It can be difficult to find time to finish a video game, especially if you only have a few hours a week to play. In our biweekly column Short Play we suggest video games that can be started and finished in a weekend.
The Gardens Between is about two kids, Ariana and Frendt, exploring surreal islands that are made from objects in their shared memories. But you don’t actually control either character directly — you control the flow of time. At first this seems like a difficult thing to wrap your head around. But because of how you are able to observe the forward and backward movement of time, it all makes sense, as you’re able to understand the causality of events. However, when I think about how the characters might see these events unfolding, I end up giving myself a headache. But I can’t stop thinking about it.
Controlling time in The Gardens Between is a bit like scrubbing through a video: tilting the analog stick to the right moves time forward, tilting it left rewinds, and not using it at all stops time completely. And while you can never move time faster than normal speed, tilting the stick only slightly causes time to move slowly. You can also only control time so far as Ariana and Frendt are able to progress, because eventually as you move time forward either, or sometimes both, character will encounter something that stops them.
Their end goal on each island is to reach a large pedestal at the top, and they have to do it while Ariana is in possession of a white orb in a lantern-like thing she carries. Mainly your job is to use your perspective outside their timeline to manipulate things to help them progress, which sometimes involves prompting the characters to interact with certain objects. But for the most part, you are using that perspective to understand and affect the causality of events.
On one island you might find that Ariana can collect the white orb early on, but as she proceeds she encounters something that absorbs the orb as she passes.
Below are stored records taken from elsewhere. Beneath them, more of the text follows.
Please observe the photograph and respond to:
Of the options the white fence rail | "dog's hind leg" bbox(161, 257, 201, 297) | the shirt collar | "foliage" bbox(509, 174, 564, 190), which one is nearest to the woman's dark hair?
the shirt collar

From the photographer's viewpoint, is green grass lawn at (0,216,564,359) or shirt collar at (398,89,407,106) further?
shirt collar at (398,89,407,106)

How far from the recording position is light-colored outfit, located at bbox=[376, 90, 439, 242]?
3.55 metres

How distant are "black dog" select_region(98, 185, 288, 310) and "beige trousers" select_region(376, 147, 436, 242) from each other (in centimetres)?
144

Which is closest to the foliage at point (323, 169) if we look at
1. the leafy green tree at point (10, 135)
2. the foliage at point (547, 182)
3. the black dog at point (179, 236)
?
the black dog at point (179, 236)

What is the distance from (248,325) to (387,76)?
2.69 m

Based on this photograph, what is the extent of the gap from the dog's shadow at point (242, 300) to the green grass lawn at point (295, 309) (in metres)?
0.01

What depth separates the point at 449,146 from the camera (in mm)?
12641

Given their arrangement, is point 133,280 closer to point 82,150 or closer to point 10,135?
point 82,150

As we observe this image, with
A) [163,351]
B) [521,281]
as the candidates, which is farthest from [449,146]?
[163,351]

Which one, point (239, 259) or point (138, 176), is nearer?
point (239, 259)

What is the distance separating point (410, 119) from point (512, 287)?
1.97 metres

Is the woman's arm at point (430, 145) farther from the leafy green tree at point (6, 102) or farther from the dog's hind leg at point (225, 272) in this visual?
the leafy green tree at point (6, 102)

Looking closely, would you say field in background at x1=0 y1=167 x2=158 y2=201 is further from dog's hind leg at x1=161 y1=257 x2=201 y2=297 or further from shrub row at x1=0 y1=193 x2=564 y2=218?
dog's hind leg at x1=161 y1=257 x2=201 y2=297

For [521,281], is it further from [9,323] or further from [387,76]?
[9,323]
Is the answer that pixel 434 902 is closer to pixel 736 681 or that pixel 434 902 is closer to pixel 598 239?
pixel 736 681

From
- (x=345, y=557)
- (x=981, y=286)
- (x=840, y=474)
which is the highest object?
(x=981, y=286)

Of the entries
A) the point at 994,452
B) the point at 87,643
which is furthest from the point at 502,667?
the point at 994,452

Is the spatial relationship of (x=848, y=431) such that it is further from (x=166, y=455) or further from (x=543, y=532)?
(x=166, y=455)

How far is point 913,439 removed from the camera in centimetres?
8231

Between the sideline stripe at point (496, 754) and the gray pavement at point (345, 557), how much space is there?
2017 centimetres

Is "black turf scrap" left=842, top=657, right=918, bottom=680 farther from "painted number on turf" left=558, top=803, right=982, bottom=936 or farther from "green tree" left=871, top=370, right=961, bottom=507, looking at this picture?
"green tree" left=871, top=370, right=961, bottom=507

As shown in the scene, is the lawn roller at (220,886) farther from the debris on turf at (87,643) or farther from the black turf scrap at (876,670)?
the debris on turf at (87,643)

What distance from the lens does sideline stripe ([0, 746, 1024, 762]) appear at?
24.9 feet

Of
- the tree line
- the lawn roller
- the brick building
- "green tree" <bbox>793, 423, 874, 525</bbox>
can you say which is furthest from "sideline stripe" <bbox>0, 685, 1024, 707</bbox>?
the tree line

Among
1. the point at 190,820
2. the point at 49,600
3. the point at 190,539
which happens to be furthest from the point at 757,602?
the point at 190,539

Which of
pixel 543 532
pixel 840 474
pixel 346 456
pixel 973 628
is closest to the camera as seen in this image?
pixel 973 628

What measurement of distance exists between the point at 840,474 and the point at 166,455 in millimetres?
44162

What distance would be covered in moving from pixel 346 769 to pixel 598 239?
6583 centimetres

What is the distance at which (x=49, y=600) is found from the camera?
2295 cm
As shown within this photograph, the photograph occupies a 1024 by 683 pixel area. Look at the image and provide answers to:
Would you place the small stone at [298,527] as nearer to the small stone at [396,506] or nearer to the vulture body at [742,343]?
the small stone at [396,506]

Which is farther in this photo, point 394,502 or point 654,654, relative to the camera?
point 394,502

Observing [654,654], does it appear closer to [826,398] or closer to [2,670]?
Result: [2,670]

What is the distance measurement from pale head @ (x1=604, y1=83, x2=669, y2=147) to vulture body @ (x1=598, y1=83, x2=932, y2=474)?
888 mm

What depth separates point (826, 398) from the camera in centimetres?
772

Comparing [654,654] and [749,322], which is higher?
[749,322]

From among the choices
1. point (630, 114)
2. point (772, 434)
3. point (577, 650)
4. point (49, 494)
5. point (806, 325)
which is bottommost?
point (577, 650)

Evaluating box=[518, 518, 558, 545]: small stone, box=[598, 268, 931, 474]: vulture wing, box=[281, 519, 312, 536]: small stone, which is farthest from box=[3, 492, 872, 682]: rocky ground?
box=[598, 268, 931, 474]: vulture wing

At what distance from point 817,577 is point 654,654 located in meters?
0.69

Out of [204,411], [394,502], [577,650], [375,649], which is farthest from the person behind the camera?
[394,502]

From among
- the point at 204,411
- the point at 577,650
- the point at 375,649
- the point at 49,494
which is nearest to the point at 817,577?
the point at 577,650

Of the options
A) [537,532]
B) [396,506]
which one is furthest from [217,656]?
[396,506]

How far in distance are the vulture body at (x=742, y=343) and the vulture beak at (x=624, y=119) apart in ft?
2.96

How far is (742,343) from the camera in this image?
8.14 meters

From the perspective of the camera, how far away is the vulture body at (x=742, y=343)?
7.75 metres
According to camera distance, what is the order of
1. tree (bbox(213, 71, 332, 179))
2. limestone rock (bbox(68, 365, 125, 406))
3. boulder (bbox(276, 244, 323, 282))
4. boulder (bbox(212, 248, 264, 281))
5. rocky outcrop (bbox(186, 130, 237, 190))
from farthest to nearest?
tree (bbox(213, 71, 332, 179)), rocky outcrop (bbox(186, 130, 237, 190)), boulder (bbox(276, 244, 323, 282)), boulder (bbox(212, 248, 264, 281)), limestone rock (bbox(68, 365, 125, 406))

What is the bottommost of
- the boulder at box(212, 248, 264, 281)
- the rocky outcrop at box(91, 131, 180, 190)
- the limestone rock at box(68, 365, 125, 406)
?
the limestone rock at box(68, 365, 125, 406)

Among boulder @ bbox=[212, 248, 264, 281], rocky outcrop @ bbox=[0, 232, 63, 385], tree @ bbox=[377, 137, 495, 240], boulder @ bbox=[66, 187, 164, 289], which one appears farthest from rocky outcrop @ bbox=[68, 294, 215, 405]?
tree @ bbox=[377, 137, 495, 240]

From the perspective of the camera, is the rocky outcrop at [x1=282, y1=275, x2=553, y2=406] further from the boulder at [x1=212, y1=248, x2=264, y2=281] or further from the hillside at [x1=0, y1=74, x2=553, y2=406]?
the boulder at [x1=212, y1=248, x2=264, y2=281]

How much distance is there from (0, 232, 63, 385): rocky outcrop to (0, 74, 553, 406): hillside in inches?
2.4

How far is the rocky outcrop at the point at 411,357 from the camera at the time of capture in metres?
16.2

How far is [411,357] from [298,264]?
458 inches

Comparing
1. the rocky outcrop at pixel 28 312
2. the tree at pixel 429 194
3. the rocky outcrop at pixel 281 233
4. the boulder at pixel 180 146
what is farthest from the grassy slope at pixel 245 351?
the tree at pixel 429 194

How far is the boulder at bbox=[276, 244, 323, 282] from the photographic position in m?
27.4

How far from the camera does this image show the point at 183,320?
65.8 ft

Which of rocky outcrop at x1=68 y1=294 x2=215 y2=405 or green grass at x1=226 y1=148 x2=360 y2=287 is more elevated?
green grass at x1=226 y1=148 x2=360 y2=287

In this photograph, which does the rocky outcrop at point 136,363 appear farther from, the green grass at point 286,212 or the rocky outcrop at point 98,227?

In order to get around this you need to scrub through the timeline for something she can put the orb onto that will avoid these absorbing objects, and allow her to collect the orb again later on.
In the game, this series of events might go something like this:
- Ariana and Frendt set off through the island.
- Ariana and Frendt walk past the orb-absorbing object.
- Frendt rings a bell that causes the white orb to appear.
- Time rewinds to when they would have approached the white orb, but hadn’t because it wasn’t there.
- Ariana encounters and collects the white orb.
- Ariana loses the white orb to the absorbing thing.
- Time rewinds to have Ariana collect the orb again.
- Ariana puts the orb on the first pedestal.
- The pedestal moves, and in doing so, gets too close and loses the orb to the absorbing thing.
- Time rewinds to have Ariana collect the orb again.
- Ariana puts the orb on the second pedestal.
- The pedestal moves further down the path as Ariana and Frendt walk past the orb-absorbing thing.
- Ariana re-collects the orb from the pedestal.
- Ariana and Frendt proceed to the end of the level.
But from the perspective of the characters the series of events would unfold like this:
- Ariana and Frendt set off through the island.
- Ariana encounters and collects the white orb.
- Ariana places the orb on a pedestal.
- The pedestal moves further down the path as Ariana and Frendt walk past the orb-absorbing thing.
- Ariana recollects the orb from the pedestal.
- Ariana and Frendt proceed to the end of the level.
It’s in thinking about these differences in perspectives that I start to get a headache, but a good kind. It’s similar to when you watch too many videos about how the fourth dimension works. It’s inherently a concept that is difficult to wrap your head around since your brain isn’t built to understand the world in that way. From their perspective there is no way to understand, or even observe, the causality of events that occur for them to reach their goal. Objects could appear out of nowhere, one of them could suddenly teleport, or seemingly nothing could happen as they stroll through the island.
While it’s fascinating to think about things in this way, the game isn’t presented from their perspective, but one where you can observe the causality of events. Yet from that perspective it manages to convey some complicated theoretical concepts about time and space in a way you can understand, without you really noticing it. Just keep some pain relievers handy.